» Source document
Reconstruct Purchase Records

In this problem, a group of children pooled their money in pairs to purchase two cards at a store. After buying the cards, they raced to a fountain in the city centre; the winner of each race got both cards. In the event of a tie (i.e. if both children reached at exactly the same time), each child took one card.

Later, when all the children gathered, they tried to recall the purchases, but their memories were fuzzy. They remembered only some of the purchase records (i.e. which pair of children jointly purchased the cards) but did not recall who actually won the race. However, each child did remember exactly how many cards they ended up with.

Your task is to reconstruct one possible outcome of each purchase record that is consistent with the final card counts.

Note that if all purchase records were assumed to have been ties, then every child would have received exactly one card from each record they participated in. In other words, if a child participated in t_i records, they would receive t_i cards. If a record instead produced a winner and a loser, the winner would get 2 cards and the loser 0, which is equivalent to adding an extra card for the winner and subtracting one card from the loser compared to the tie scenario.

Mathematically, define for each child i with participation count t_i and final card count x_i the difference d_i = x_i - t_i. Each non-tie record (where an outcome is chosen) between child u and v provides a change of +1 to one child and −1 to the other. Hence, if you decide to change the outcome of a record from tie to a win/loss pair, you effectively add +1 to one child and −1 to the other.

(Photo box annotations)
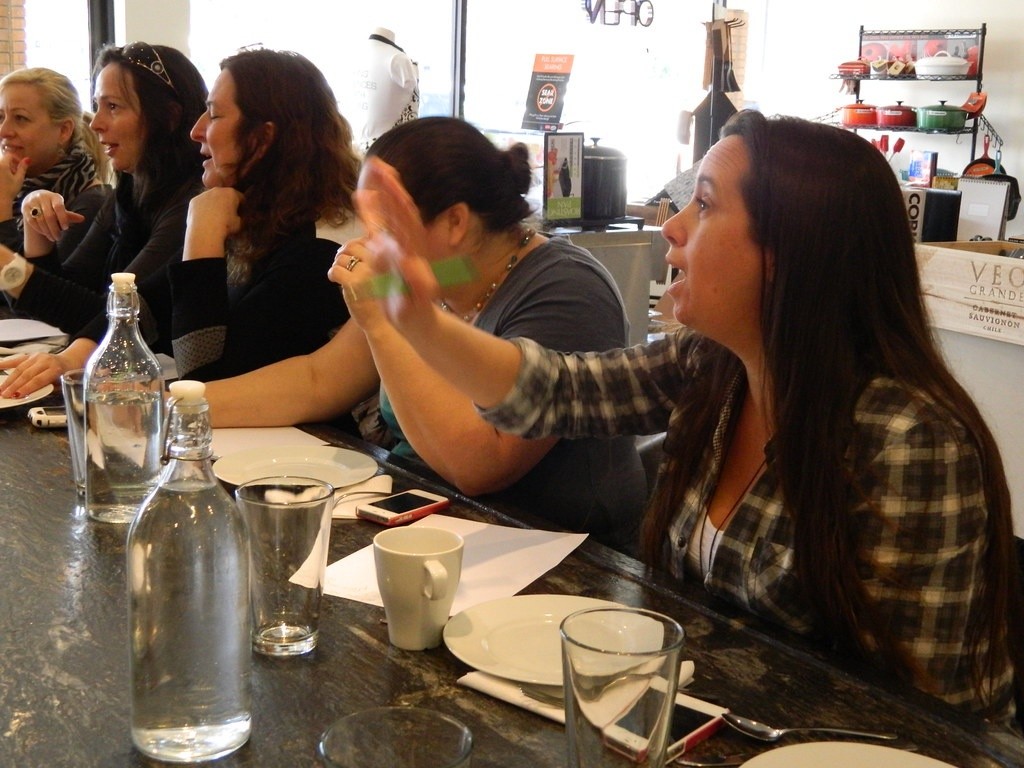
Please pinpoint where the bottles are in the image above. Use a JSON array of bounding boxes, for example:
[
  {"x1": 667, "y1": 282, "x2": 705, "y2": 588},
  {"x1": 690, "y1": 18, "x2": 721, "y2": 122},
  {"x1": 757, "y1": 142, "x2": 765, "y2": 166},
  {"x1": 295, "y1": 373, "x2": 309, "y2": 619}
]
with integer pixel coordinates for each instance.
[
  {"x1": 81, "y1": 272, "x2": 165, "y2": 525},
  {"x1": 126, "y1": 377, "x2": 251, "y2": 762}
]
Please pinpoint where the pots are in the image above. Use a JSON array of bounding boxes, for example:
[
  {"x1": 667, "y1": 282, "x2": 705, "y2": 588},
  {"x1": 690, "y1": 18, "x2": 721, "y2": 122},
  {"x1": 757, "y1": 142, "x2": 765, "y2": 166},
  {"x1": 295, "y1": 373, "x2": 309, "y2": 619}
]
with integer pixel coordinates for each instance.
[
  {"x1": 978, "y1": 150, "x2": 1021, "y2": 223},
  {"x1": 842, "y1": 99, "x2": 876, "y2": 125},
  {"x1": 961, "y1": 135, "x2": 1007, "y2": 178},
  {"x1": 582, "y1": 136, "x2": 627, "y2": 219},
  {"x1": 875, "y1": 100, "x2": 916, "y2": 126},
  {"x1": 915, "y1": 51, "x2": 972, "y2": 80},
  {"x1": 912, "y1": 100, "x2": 966, "y2": 129},
  {"x1": 837, "y1": 57, "x2": 870, "y2": 78}
]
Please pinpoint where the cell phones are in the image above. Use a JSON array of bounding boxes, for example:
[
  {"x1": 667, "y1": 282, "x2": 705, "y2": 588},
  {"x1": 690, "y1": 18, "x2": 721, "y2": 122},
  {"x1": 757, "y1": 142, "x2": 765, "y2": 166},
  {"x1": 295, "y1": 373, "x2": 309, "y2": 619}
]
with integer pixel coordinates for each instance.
[
  {"x1": 603, "y1": 676, "x2": 667, "y2": 763},
  {"x1": 356, "y1": 490, "x2": 449, "y2": 526},
  {"x1": 27, "y1": 405, "x2": 68, "y2": 427},
  {"x1": 665, "y1": 698, "x2": 731, "y2": 763}
]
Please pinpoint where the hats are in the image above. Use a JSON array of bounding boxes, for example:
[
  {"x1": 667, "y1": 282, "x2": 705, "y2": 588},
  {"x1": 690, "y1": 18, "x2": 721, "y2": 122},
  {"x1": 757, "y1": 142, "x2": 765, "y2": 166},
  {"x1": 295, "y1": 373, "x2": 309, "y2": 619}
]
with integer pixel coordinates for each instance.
[{"x1": 369, "y1": 27, "x2": 408, "y2": 55}]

» Task objective
Extend the card purchase problem text, continuing after its final sentence.

» Output of the task
Your solution must decide, for each recorded pair, whether the outcome was a tie (denoted by 0) or a win/loss decision. In the case of a win/loss, output 1 if the first child wins and 2 if the second child wins. The chosen outcomes must satisfy that for every child i: $$\sum_{\text{records including }i} \delta_i = d_i,$$ with \(\delta_i\) being +1 if the child wins in that record, −1 if the child loses, and 0 if the record was a tie. Also note that the sum of all \(d_i\)'s must be 0 (which is a necessary condition, since every record gives out exactly 2 cards).

If there are multiple valid answers, output any one of them.

inputFormat

The input begins with two integers n and m (1 ≤ n, m ≤ 10⁵), where n is the number of children and m is the number of recorded purchase pairs.

The following m lines each contain two integers u and v (1 ≤ u, v ≤ n, u ≠ v) indicating that child u and child v were in a pair that bought two cards.

The last line contains n integers x₁, x₂, ..., x_n (0 ≤ x_i ≤ 2*t_i, where t_i is the number of records in which child i occurs). It is guaranteed that \(\sum_{i=1}^{n} x_i = 2m\>.

outputFormat

Output a single line containing m integers separated by spaces. The i-th integer represents the outcome for the i-th purchase record in the input order: output 0 if the record is a tie, 1 if in that record the first child wins, and 2 if the second child wins.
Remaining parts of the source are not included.